- EXERCISE INSTRUCTIONS -
All lines from the one containing "common name: domestic cow" through the end of the data below are to be repeated exactly, with pictures left out.

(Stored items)
BEGIN

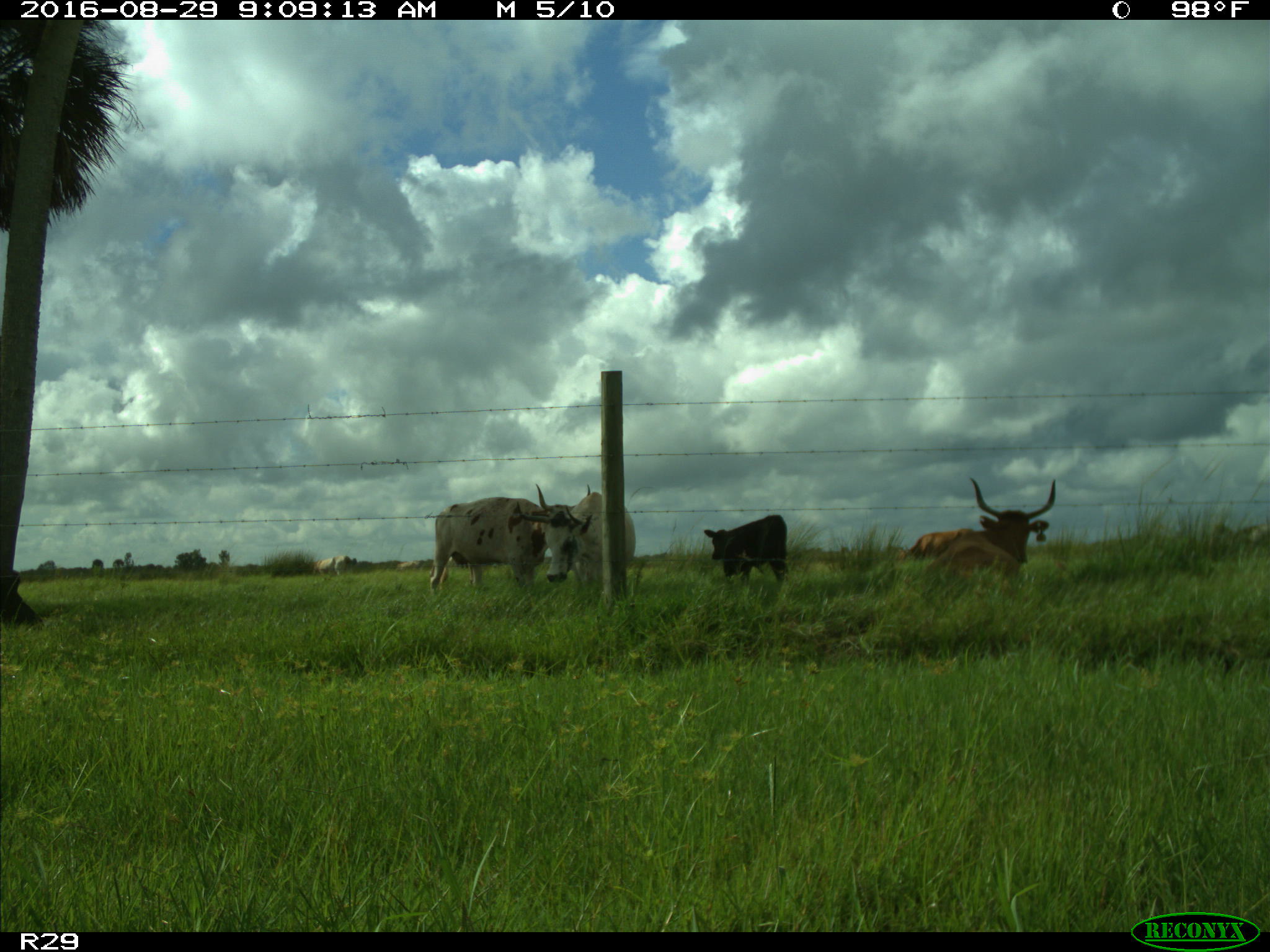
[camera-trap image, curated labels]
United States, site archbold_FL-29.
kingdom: Animalia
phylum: Chordata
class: Mammalia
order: Artiodactyla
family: Bovidae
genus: Bos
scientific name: Bos taurus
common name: domestic cow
Bos taurus (domestic cow).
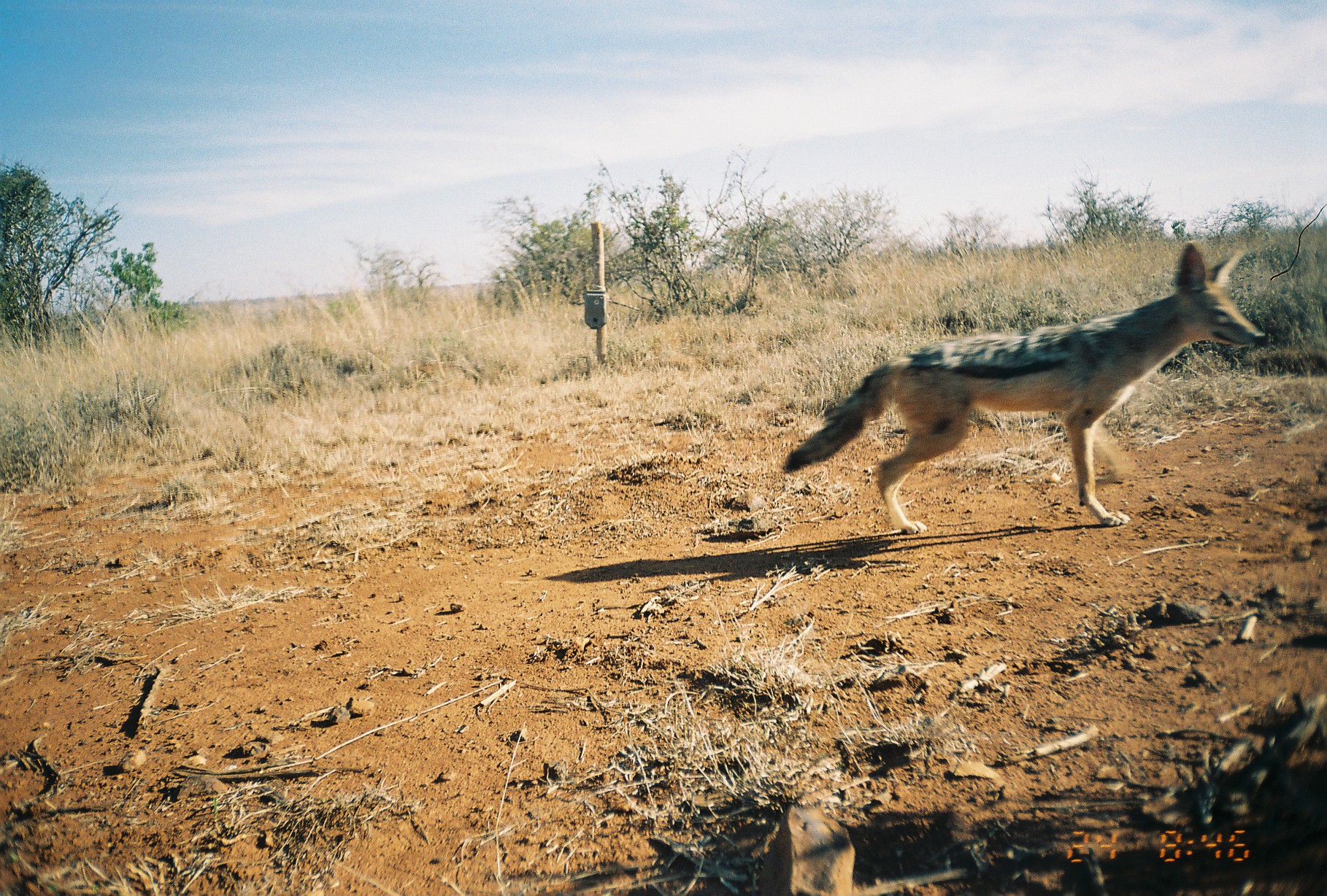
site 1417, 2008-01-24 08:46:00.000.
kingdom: Animalia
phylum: Chordata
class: Mammalia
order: Carnivora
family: Canidae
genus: Lupulella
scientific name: Lupulella mesomelas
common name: black-backed jackal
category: canis mesomelas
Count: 1.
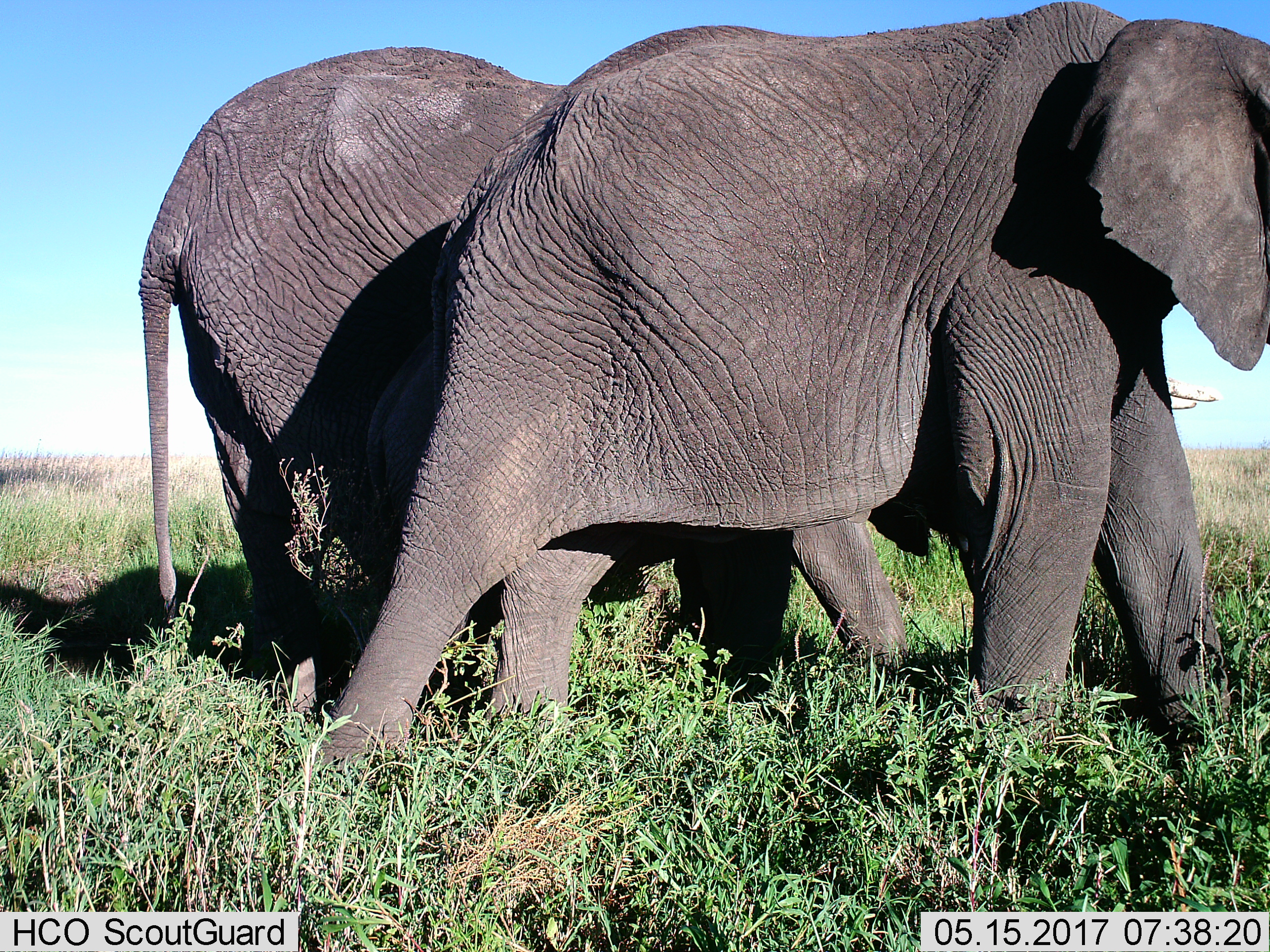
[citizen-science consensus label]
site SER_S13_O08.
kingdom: Animalia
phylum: Chordata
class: Mammalia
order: Proboscidea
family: Elephantidae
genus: Loxodonta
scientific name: Loxodonta africana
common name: african bush elephant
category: elephant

END

- EXERCISE ANSWER -
common name: domestic cow
Bos taurus (domestic cow).
site 1417, 2008-01-24 08:46:00.000.
kingdom: Animalia
phylum: Chordata
class: Mammalia
order: Carnivora
family: Canidae
genus: Lupulella
scientific name: Lupulella mesomelas
common name: black-backed jackal
category: canis mesomelas
Count: 1.
[citizen-science consensus label]
site SER_S13_O08.
kingdom: Animalia
phylum: Chordata
class: Mammalia
order: Proboscidea
family: Elephantidae
genus: Loxodonta
scientific name: Loxodonta africana
common name: african bush elephant
category: elephant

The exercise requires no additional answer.